Navigation:  Advanced Topics >

Threads and Execution Sequence

Clover really gets the concepts of scalability, parallelism and multi-threading. In most cases, you do not need to be aware of this. However, there are circumstances where a good knowledge of this can give you a degree of control that can be essential.

 

Take a look at the graph below. You will see that there are two things going on. At the top, an Orders file is read, sorted and then processed further. Below, we have another read operation, field mapping and then the results are written to another file.

 

Phases

 

Take a look at the top left corner of each component. You will notice that there is a number (our example has 0,1 and 2 used).
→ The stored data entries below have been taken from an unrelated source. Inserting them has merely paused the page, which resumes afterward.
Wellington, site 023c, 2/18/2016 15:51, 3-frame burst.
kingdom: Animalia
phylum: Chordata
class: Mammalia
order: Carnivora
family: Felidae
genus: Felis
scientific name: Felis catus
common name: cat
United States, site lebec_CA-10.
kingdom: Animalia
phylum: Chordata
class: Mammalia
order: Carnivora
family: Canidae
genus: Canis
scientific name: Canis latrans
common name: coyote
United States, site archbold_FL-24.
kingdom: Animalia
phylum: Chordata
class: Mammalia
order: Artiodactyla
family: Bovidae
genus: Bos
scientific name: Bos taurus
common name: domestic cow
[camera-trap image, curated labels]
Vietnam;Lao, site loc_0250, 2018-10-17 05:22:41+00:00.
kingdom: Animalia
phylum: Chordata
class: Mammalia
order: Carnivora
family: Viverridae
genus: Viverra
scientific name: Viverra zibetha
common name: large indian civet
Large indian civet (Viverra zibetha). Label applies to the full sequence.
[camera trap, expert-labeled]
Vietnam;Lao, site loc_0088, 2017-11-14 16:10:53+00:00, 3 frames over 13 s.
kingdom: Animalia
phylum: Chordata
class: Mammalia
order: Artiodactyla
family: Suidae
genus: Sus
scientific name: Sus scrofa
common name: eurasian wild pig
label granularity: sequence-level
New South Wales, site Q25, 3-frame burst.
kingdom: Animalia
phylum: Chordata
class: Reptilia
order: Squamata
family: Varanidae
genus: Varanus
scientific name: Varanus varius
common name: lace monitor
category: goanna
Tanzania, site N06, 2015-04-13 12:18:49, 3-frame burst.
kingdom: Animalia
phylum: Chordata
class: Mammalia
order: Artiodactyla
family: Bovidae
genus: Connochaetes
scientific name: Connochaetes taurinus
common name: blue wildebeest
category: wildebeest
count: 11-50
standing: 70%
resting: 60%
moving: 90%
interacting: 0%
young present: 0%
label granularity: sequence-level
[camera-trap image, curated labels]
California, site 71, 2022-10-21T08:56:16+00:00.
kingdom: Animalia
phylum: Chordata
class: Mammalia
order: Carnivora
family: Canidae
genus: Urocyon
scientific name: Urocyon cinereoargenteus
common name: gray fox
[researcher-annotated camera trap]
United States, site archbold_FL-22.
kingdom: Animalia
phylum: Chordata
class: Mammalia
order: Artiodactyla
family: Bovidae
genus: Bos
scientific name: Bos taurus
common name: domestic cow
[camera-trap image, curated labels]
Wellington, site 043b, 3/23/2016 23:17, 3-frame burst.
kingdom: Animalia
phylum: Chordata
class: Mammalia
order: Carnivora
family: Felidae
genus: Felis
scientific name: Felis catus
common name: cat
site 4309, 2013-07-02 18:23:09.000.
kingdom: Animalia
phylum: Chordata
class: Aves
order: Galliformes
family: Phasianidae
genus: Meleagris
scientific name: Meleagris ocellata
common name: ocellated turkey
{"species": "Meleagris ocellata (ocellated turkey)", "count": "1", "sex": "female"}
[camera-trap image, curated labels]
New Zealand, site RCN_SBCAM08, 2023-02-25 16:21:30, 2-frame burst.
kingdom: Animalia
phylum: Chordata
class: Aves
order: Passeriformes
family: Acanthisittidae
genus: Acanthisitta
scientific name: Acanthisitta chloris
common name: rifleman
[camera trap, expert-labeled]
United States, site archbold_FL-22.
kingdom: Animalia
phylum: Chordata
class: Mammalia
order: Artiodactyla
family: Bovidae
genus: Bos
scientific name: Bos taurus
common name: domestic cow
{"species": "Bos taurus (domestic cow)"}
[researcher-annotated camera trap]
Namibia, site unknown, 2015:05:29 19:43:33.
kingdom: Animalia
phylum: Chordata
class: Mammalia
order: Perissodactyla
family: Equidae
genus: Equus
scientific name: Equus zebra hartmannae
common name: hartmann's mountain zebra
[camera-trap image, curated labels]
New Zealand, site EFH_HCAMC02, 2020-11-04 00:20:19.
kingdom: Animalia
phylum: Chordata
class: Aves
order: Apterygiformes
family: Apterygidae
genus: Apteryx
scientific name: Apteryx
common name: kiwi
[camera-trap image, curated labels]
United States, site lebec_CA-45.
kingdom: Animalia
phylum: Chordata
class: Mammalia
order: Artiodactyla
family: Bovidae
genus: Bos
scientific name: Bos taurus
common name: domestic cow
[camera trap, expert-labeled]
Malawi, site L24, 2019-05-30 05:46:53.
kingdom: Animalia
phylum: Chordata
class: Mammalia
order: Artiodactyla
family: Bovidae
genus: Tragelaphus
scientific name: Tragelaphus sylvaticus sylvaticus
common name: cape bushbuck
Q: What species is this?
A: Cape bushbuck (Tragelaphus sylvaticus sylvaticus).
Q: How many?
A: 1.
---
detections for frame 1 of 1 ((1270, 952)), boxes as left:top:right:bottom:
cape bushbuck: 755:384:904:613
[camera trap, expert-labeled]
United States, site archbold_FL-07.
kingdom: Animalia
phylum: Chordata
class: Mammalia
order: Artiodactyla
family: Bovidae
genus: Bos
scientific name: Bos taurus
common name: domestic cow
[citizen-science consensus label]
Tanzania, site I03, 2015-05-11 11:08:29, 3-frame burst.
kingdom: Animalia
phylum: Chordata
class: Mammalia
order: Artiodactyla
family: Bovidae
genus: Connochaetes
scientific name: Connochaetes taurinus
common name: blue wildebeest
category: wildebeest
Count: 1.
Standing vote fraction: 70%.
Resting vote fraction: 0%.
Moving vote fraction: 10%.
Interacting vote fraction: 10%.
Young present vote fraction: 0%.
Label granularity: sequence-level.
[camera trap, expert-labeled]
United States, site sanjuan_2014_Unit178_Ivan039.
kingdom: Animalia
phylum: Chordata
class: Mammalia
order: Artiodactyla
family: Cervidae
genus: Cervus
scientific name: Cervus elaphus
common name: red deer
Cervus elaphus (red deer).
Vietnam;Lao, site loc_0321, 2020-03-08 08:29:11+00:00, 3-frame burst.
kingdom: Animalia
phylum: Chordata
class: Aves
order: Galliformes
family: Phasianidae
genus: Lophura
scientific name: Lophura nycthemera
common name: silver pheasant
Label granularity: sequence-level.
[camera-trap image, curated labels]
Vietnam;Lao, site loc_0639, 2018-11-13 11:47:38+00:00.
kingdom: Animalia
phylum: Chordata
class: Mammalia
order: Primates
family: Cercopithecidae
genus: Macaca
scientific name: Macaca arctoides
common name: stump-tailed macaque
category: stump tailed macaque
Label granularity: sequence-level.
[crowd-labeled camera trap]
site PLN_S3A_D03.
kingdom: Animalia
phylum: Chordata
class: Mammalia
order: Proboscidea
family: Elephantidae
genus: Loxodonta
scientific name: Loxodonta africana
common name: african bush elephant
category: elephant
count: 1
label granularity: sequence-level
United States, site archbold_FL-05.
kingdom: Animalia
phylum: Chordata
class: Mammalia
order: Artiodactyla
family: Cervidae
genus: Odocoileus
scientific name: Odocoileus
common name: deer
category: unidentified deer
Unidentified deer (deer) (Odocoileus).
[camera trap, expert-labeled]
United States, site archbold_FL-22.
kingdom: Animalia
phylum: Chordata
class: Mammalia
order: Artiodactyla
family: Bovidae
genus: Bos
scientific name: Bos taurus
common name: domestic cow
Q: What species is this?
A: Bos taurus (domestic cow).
Clover does the following with these numbers

 

The lowest Phase number will start to execute
Each component with the same Phase number executes in its own thread, which means it runs in parallel.
The next Phase will only start to execute once each and every component with a lower phase number has finished executing. This means that Phase execute sequentially.
If a Phase terminates with an error, later Phases will not run at all.

 

So in the example graph,

 

The Orders and Customers will be processed in parallel.
The Customer sequence will run through to completion as fast as it can.
The Orders will be processed and fully sorted. The Copy will not start running until the sort has completed sorting all records and the Merge will also not start until the Copy has completed.

 

Here are some other things to note

 

If you change a components phase to a higher number, all components downstream of that component will also have their Phase numbers changed to the same number.
When we say that all components run in parallel, what this means in practice is that whenever a record of data has been processed, the next component downstream will immediately start processing it while the earlier component gets on with the next record. You can see how this allows genuine scalability.

 

By understanding these concepts, you will hopefully recognize when your data processing needs take advantage of this capability.